I honestly can’t wait to see how this plays out. Only Chrome, chromium and edge in their pure forms have dedicated to doing this. Most of the Chrome forks have said they’re going to fork and keep it running. It’s certainly going to give Firefox a shot in the arm, but there’s no lack of other competition either.

olympicyes ,

It’s probably 95% of windows users then who are affected by this.

linearchaos ,
@linearchaos@lemmy.world avatar

Oh yeah easily.

OhmsLawn ,

Especially those at work who can’t install their own software.

Scrollone ,

I don’t know how long the forks will be able to backport new features to their forked codebase.

I think the only sensible solution is to just switch to Firefox.

ipkpjersi ,

Eventually Firefox will switch to V3 anyway so it’s kind of just delaying the inevitable.

It sucks that this is the future of the Internet.

mint_tamas ,

Manifest v3 is already supported in Firefox (they must support it to keep the extension ecosystem alive), but they implemented it without the user-hostile restrictions.

ipkpjersi ,

Oh, I wasn’t aware of that, I thought the user-hostile restrictions were inherent to Manifest v3 and they were unavoidable.

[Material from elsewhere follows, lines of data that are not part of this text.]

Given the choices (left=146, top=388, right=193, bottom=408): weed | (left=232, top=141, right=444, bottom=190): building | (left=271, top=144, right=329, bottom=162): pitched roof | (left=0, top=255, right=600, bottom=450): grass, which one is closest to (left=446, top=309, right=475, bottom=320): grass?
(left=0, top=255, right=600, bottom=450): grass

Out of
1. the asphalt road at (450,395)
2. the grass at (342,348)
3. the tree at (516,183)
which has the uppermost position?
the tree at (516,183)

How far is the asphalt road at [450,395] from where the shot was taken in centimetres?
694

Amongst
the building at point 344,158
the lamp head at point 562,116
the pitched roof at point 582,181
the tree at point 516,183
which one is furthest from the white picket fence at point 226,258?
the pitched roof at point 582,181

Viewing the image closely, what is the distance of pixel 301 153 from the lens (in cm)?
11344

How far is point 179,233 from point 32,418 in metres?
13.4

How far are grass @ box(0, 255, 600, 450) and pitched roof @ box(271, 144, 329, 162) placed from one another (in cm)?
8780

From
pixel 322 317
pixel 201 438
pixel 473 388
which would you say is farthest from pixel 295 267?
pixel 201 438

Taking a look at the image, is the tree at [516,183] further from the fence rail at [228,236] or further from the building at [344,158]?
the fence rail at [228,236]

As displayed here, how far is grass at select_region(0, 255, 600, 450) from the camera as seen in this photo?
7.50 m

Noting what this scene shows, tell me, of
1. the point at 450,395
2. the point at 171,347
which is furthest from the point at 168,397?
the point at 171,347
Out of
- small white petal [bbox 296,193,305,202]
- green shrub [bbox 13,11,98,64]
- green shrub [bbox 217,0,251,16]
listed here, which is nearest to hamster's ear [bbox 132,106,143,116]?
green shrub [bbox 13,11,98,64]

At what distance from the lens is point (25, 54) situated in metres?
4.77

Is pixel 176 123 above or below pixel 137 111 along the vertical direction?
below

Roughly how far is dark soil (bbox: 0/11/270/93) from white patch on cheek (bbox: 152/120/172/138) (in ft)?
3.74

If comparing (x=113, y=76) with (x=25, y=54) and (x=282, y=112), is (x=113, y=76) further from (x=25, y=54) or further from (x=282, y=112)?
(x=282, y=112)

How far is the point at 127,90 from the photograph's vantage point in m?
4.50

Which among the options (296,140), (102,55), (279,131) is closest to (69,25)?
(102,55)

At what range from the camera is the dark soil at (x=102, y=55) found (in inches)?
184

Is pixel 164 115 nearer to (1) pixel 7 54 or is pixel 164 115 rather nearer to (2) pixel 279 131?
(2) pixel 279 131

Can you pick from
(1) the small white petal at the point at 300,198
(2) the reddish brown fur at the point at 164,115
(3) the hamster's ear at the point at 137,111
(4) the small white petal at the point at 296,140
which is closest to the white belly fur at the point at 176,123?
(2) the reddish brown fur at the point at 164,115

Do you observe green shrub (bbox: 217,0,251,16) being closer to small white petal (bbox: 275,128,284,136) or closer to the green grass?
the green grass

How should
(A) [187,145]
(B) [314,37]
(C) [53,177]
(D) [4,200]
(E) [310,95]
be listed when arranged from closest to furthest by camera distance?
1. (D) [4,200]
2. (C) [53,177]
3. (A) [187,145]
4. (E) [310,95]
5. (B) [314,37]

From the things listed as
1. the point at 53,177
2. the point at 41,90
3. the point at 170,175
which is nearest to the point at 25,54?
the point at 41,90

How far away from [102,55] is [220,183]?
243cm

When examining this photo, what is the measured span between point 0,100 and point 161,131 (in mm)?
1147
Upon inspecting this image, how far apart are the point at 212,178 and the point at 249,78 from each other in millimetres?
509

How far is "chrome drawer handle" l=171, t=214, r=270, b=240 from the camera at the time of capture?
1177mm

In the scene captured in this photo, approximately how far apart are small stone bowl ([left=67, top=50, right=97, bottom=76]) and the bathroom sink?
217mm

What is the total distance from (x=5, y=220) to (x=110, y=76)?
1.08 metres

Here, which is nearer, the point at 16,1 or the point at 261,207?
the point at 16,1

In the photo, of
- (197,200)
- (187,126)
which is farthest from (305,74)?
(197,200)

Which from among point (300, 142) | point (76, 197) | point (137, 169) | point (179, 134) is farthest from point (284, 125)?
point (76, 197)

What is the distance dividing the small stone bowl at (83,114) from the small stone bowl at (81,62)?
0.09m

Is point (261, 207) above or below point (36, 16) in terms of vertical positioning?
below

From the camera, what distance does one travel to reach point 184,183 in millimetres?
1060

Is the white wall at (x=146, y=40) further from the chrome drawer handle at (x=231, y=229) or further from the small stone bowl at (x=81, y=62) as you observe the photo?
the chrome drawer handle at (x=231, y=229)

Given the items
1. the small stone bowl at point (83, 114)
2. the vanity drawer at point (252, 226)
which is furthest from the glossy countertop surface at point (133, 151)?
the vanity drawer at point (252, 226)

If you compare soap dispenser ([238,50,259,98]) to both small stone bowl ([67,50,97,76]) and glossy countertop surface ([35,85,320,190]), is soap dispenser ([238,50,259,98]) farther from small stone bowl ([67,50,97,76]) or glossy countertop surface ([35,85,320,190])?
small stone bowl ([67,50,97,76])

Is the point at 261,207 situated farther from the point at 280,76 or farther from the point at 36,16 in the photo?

Okay, maybe just maybe Firefox squeaks by unharmed then.

edit: I literally just had someone else tell me just now that “It’s not something that can be worked around. It’s specifically a design feature of manifest v3 to restrict these types of things.”

So which is it? I’m kind of getting mixed signals here.

edit 2: Oh, it sounds like Google has additional arbitrary restrictions on content blocking functionality, beyond what Manifest V3 itself has.